BIM35605 - Capital/revenue divide: intangible assets: purchase of tipping sites by a waste disposal company

Other than in the case where the trade comprises or includes property dealing, the costs of acquiring an interest in land will likely be on capital account - the land being a fixed capital asset of the trade. It does not matter that the land is thereafter ‘consumed’ by trading operations carried out on it.

In the case of Rolfe v Wimpey Waste Management Ltd [1989] 62TC399 the company acquired a number of freehold and leasehold landfill sites at prices related to the volume of waste which could be tipped. In addition to the cost of the freehold or leasehold the company incurred expenditure on planning permission, disposal licences, site offices, making or improving roads, erecting fences, preparing the landfill sites to accept the various types of waste, constructing a rail terminal, restoration of the sites when tipping ceased and investigating sites that proved useless for its operations. The average life of the sites from acquisition to final restoration was about seven years.

The company claimed that the costs were incurred on revenue account on the basis that it had acquired the land in order to use the airspace above it, what the company described as ‘consumable tipping space’. The amount claimed in the accounts reflected the amount of space ‘consumed’ in each particular year. Much of the lengthy decision by the Special Commissioner in favour of the taxpayer is taken up by accountancy evidence.

The Court of Appeal held, that:

  1. Expenditure to acquire an interest in land is prima facie capital expenditure.
  2. The asset acquired by the company was not airspace but the land or the interest in it. It was not like the stock of a builder because neither it nor any interest in it was disposed of to the customer.
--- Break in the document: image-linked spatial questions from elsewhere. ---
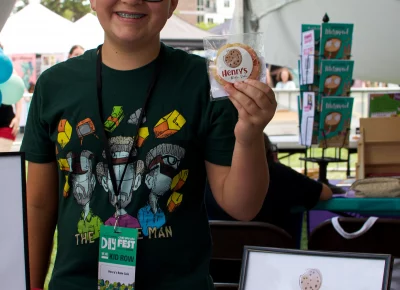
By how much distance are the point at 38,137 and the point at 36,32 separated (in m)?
9.06

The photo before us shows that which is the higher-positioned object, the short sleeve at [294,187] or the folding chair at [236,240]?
the short sleeve at [294,187]

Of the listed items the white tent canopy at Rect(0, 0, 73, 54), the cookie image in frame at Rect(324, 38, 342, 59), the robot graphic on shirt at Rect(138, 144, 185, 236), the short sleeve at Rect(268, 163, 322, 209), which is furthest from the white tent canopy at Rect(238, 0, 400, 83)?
the white tent canopy at Rect(0, 0, 73, 54)

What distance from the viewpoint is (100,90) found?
126 centimetres

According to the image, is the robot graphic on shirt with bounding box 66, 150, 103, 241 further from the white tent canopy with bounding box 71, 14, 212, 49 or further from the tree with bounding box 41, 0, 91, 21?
the tree with bounding box 41, 0, 91, 21

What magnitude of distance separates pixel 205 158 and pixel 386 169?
10.5 feet

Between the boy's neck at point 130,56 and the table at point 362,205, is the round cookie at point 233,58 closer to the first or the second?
the boy's neck at point 130,56

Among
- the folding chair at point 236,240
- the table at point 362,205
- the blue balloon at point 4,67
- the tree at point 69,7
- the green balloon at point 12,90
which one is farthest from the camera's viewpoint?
the tree at point 69,7

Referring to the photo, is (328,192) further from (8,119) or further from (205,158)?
(8,119)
It was essentially the place where the company carried on its business.
  3. The bases upon which prices paid for sites and charged to customers for the disposal of waste on them were calculated did not affect the matter.
  4. The sites were used for a sufficiently long period to qualify as capital.

At page 437 Harman J explained that the airspace could not be divorced from the land over which it lay:

‘…it is quite plain that airspace is not something which even the most ingenious conveyancer of Lincoln’s Inn has ever dealt with as an item of property unrelated to the ground over which it lies.’

For guidance on expenditure incurred on the remediation of contaminated land see CIRD60000 onwards. For guidance on waste disposal site preparation and restoration expenditure see BIM67400 onwards.